Tentara Uganda mengejar pemberontak ADF ke Taman Nasional Virunga DRC.
Felix Kulayigye, seorang juru bicara pertahanan, mengatakan di Twitter: “Pasukan kami sedang mengejar musuh untuk menyelamatkan mereka yang diculik dan menghancurkan kelompok ini.”
Tentara Uganda juga mengerahkan helikopter untuk membantu menangkap preman pemberontak.
Serangan berdarah itu terjadi setelah Uganda dan DRC dilaporkan mengadakan operasi militer bersama untuk mencegah serangan oleh ADF.
Tetapi penduduk setempat sejak itu mengkritik pihak berwenang karena tidak siap menghadapi serangan itu, setelah diklaim bahwa mereka mengetahui teroris berada di dekatnya.
Seorang penduduk Mpondwe mengatakan kepada media lokal: “Jika mereka memberi tahu kami bahwa perbatasan aman dan keamanan ketat, saya ingin keamanan memberi tahu kami di mana mereka berada ketika para pembunuh ini datang untuk membunuh orang-orang kami.”
Serangan massal yang mematikan itu merupakan serangan pertama di sekolah Uganda dalam 25 tahun.

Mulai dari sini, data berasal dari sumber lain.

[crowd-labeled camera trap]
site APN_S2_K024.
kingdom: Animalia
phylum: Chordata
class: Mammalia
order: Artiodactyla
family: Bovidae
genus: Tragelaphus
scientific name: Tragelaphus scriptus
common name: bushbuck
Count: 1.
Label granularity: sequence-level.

Pada tahun 1998, 80 siswa dibakar sampai mati di asrama mereka dalam serangan ADF di Kichwamba Technical Institute dekat perbatasan DRC.

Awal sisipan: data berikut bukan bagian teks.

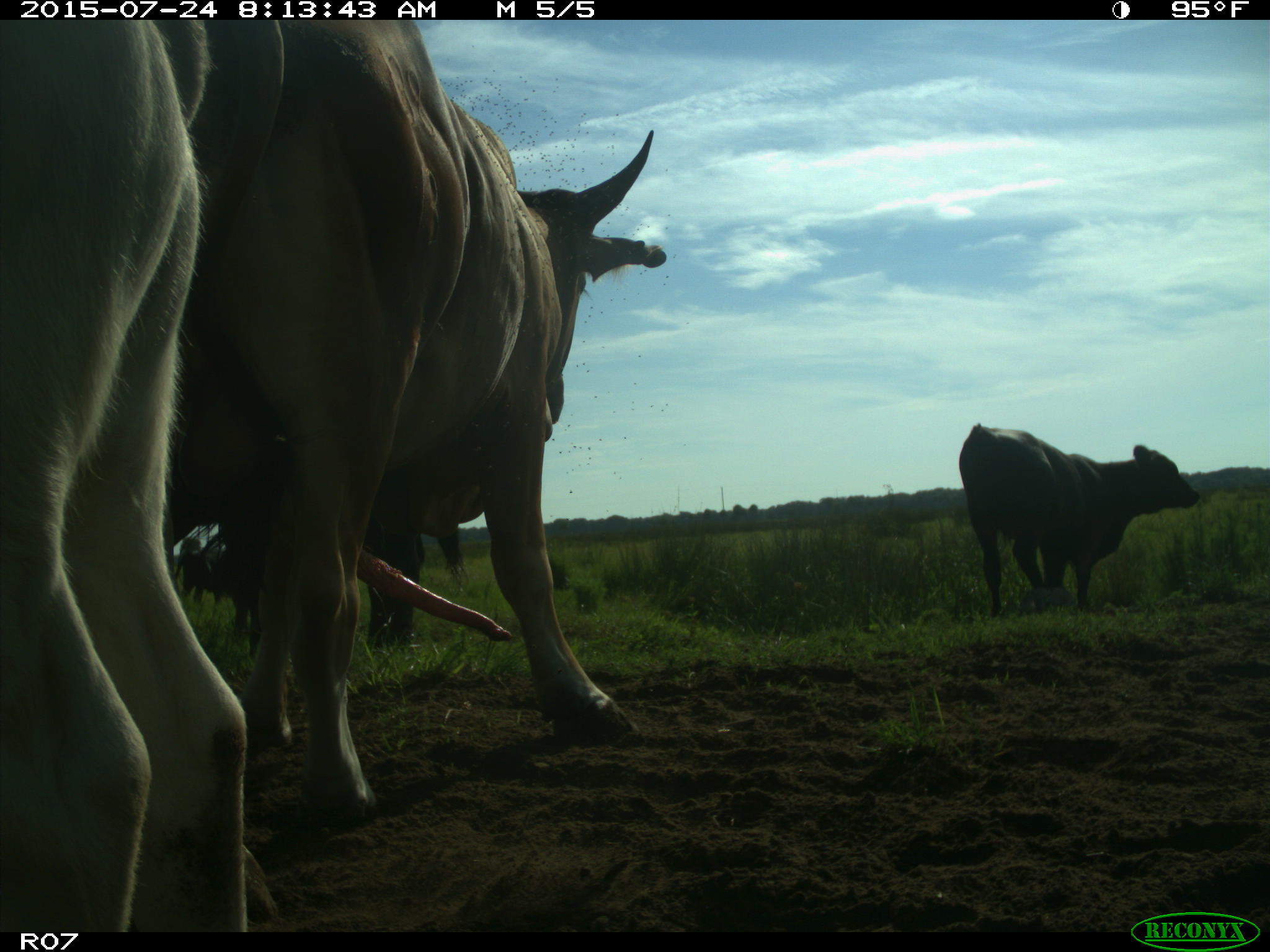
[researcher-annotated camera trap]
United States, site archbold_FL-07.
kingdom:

Lebih dari 100 siswa juga diculik.
Richard Moncrieff, pakar regional di International Crisis Group, mengklaim serangan itu kemungkinan merupakan cara teroris untuk menegaskan otoritas.

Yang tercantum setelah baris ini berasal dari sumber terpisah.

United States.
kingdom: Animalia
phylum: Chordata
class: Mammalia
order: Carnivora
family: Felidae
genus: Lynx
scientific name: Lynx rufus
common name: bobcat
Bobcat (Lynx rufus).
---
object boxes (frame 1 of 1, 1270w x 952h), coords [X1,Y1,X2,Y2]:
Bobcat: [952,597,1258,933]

Dia berkata: “Ini adalah kelompok teroris yang ingin membuat dampak melalui kekerasan.
“Mereka ingin menunjukkan bahwa mereka ada di sana, menunjukkan bahwa mereka aktif terhadap rekan dan sekutu mereka di ISIS di bagian lain dunia.”
Kelompok ekstremis ADF didirikan pada 1990-an dan berakar di Uganda Timur.
Namun, mereka dihancurkan oleh tentara Uganda pada tahun 2001 dan melarikan diri ke provinsi North Kivu di DRC.
Mereka telah beroperasi di luar wilayah itu selama dua dekade terakhir dan berjanji setia kepada ISIS pada tahun 2016.


ISIS menyebut kelompok itu cabang lokalnya.
ADF disalahkan atas serangkaian serangan pada tahun 2021, termasuk bom bunuh diri di Kampala.